Answer to Question #330595 in General Chemistry for Liza

Ionisation energy is the energy required to be supplied in order that the most losely held electron from a gaseous atom can be taken out and moved to infinity. The value of this energy is always positive meaning that it has to be supplied to the atom and it is an indicator of how strong is the effective nuclear charge at the shell/orbit from which the electron is to be extracted. This in turn, represents the energy level of that shell/orbit. And, as we move from left to right along a period or from bottom to top in a group, the effective nuclear charge increases due to decrease in atomic size and simultaneously, the energy required to take out the valence electron (and so the ionisation energy) increases. At the same time, the amount of energy released when a gaseous atom accepts an electron into it's valence shell increases with effective nuclear charge as increase in effective nuclear charge would simply mean that, any electron entering the valence shell should be pulled into the atom with greater force and result in the release of more energy. This effectively results in more negative electron gain enthalpy (or more exothermic electron affinity).
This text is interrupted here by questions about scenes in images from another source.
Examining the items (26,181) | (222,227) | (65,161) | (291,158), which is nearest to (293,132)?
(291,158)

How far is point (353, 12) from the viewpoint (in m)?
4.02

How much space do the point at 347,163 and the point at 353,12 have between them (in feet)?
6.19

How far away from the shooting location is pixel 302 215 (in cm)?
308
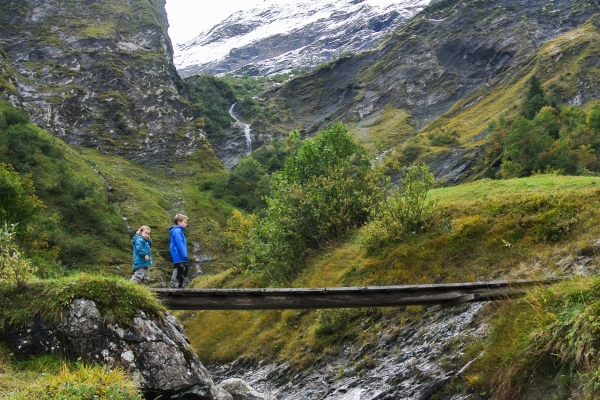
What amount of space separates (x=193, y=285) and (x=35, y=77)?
10642 cm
Hence, as we move right along a period or up in a group, the effective nuclear charge on the valence electrons increases due to decrease in atomic size. This on one hand, causes increase in the energy needed to extract a valence electron (ionisation enthalpy), while on the other, causes more energy to be released (highly exothermic electron affinity) when an electron is inserted into it's valence shell.

The only known exceptions that come to my mind to this are Oxygen and Fluorine. Both occupy the topmost and the rightmost positions, one after another, and, essentially have the smallest sizes with very high effective nuclear charges. This results in very high ionisation enthalpies for both. However, their electron affinities are less exothermic than their succeeding group members (-141 kJ per mole for Oxygen while -200 kJ per mole for Sulphur and -328 kJ per mole for Fluorine while -349 kJ per mole for Chlorine) because their small size makes it difficult for each of the atom's valence shell to stabilize itself after accepting an electron due to repulsion from the other electrons already present in it.